O assunto é científico e técnico e eu não sou fisioterapeuta, mas, apoiado na bibliografia caseira e num desdobrável da Associação Portuguesa de Posturologia Clínica e Dislexia, atrevo-me a tocá-lo pela rama como um músico na escola de um hotel onde aprende a assumir a melhor postura para tocar.
A história já possui quase meio século. Foi em finais da década de oitenta do século passado que se começou a falar de Síndrome de Deficiência Postural [SDP] que abarcava, para além de outros sintomas, a dor, o desequilíbrio e a dificuldade de aprendizagem. Problemas, aparentemente não interrelacionáveis, mas que tinham a mesma origem: problemas de percepção do próprio corpo. Técnicas posturais adequadas permitiriam eliminar aqueles sintomas.

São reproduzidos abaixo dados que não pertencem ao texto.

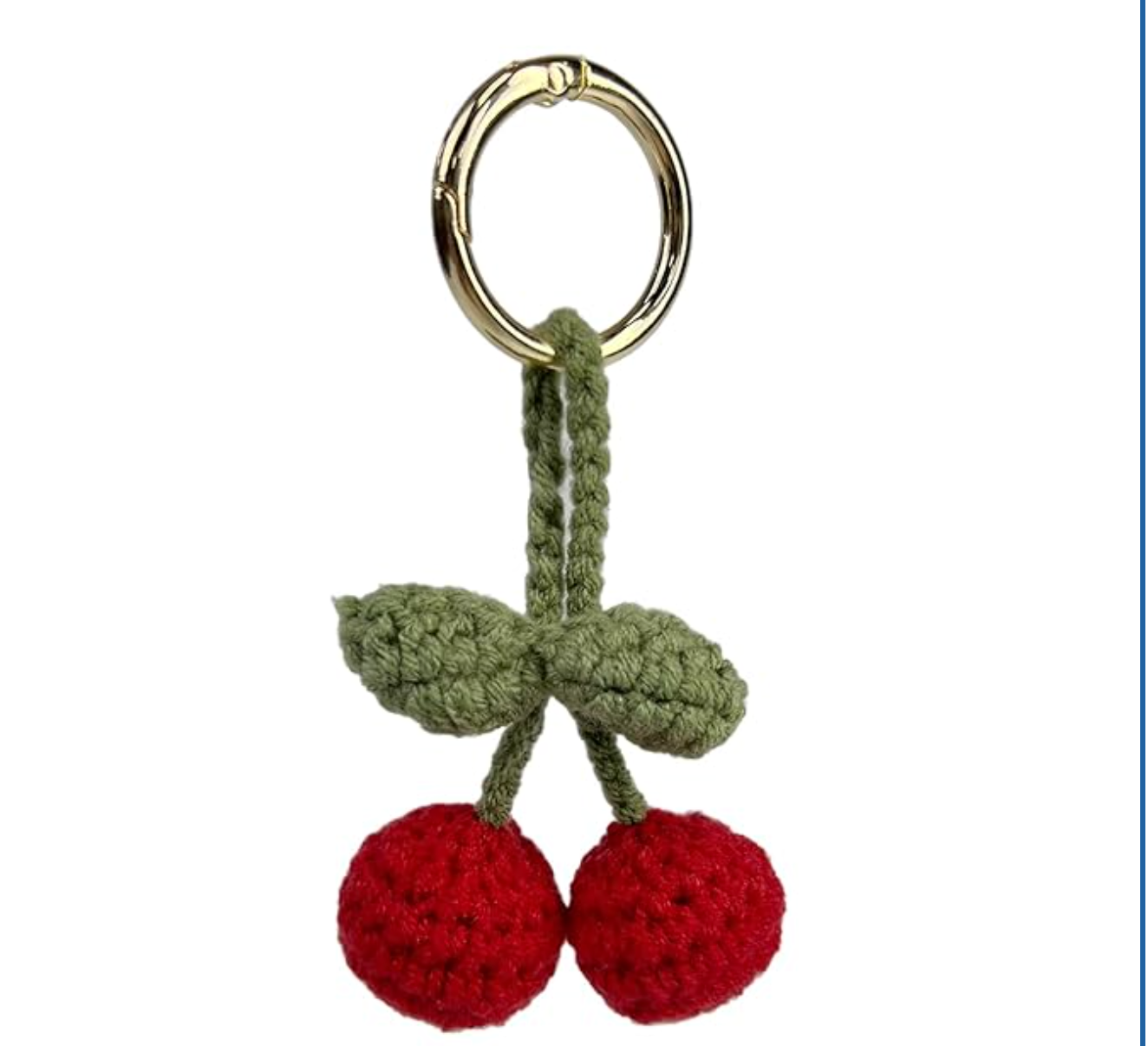 Crochet cherries keychain/ Bag Charm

De então para cá deu-se um passo de gigante. A SDP expressa um desequilíbrio do Sistema Proprioceptivo, sistema que informa o cérebro sobre o que se passa no nosso corpo. Os erros sistemáticos de postura desregulam este sistema e instala-se um programa cerebral incorrecto que induz acções erradas manifestas nos sintomas de dor, desequilíbrios e problemas de aprendizagem: dificuldades de atenção/concentração, de memorização, de leitura (dislexia), de compreensão do que se lê, de coordenação motora, de tolerância a períodos mais longos de leitura, dificuldades estas que podem ser acompanhadas de erros na escrita, de letra irregular (disgrafia), para além de fadiga persistente, hiperactividade e desorganização espacial.
Para onde nos levou a moda da “postura” e a postura das galinhas da minha aldeia! Mas espero que não tenha sido debalde. Talvez haja por aí alguém que precise de uma reprogramação postural, ainda que seja com o recurso a uma mochila adequada ou com a utilização de um leitoril e de um suporte para os pés para corrigir as “deficientes” mesas horizontais de uma escola qualquer ou da casa onde vivemos. Ou, quem sabe, de outros recursos. que só especialistas poderão receitar, para superar a postura deficiente a que facilmente nos podemos habituar. Aqui o hábito faz o monge. Viver direito dá que pensar.
Que “postura” tem o leitor sobre a postura assim olhada?